Hölderlin fue uno de los representantes más
sobresalientes de ese ‘helenismo romántico’, considerado como modelo por el
idealismo alemán. Para él la principal virtud helénica fue la adecuación de
cada cual consigo mismo por el reconocimiento lúcido y aprobatorio de la
existencia humana. Pero divergiría con lo que propugnaría Nietzsche, que de joven preconizó un encuentro del arte alemán con
el ideal griego, en relación con que la citada adecuación debía ser considerada
como perteneciente a un pasado efímero y para siempre cumplido. Desde entonces,
para el poeta, el hombre se habría perdido, estaría desposeído de su
adecuación, de su coincidencia consigo mismo. El hombre habría perdido su lugar
y su identidad propios. El hombre moderno estaría a sus ojos en duelo por él
mismo y por su propia situación, errando en un mundo de ecos tanto más dolorosos
cuanto que son a la vez muy sugerentes y carentes de origen, y conociendo así
la peculiar tortura que consiste en ser constantemente interpelado, pero por
nadie.
Posteriormente,
en esa estela hönderliniana, la preocupación dominante de Heidegger sería un eco
bastante directo de esa vieja querella del romanticismo y del idealismo
alemanes.
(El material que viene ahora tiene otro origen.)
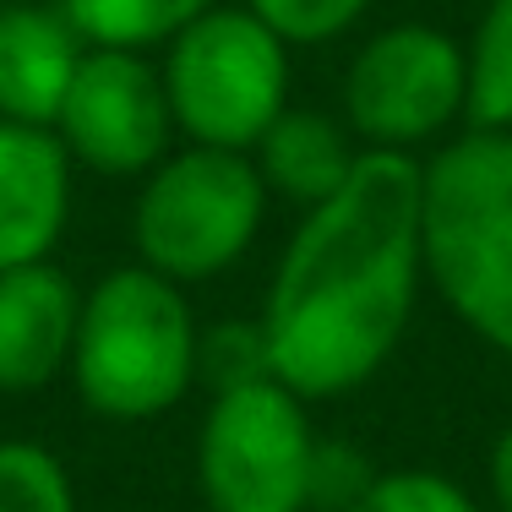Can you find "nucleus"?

Ese eco, para él, no podría encontrarse en la experiencia presente y debería
buscarse cerca de un pasado legendario o de un futuro igualmente problemático. Le
valdría entonces el diagnóstico de Nietzsche, citado por Rosset: “…los alemanes: son de anteayer y de pasado
mañana- todavía no tienen hoy”.
Y es que en
Nietzsche, la verdad griega no sería solamente una verdad de ayer sino también
de hoy y de mañana. La aceptación regocijante de uno mismo por sí mismo, ante y
contra todo, que caracterizaba al espíritu griego, sería también la ley suprema
de la felicidad así como la ley del
mayor logro estético. La fuerza griega fue haber asumido su condición efímera e
incierta, haber aceptado una felicidad de vivir que no tiene sentido más que
aquí y ahora. Esa fuerza definiría una locura, aquello que siempre Nietzsche
llamará ‘lo dionisiaco’ -la vida en
sus aspectos oscuros, instintivos, irracionales-.
Dionisiaco
que, según él, se opondría literalmente al ideal romántico, ya que aquél amaría
lo que a éste le repugnaba y rechazaría lo que éste llamaba con sus deseos.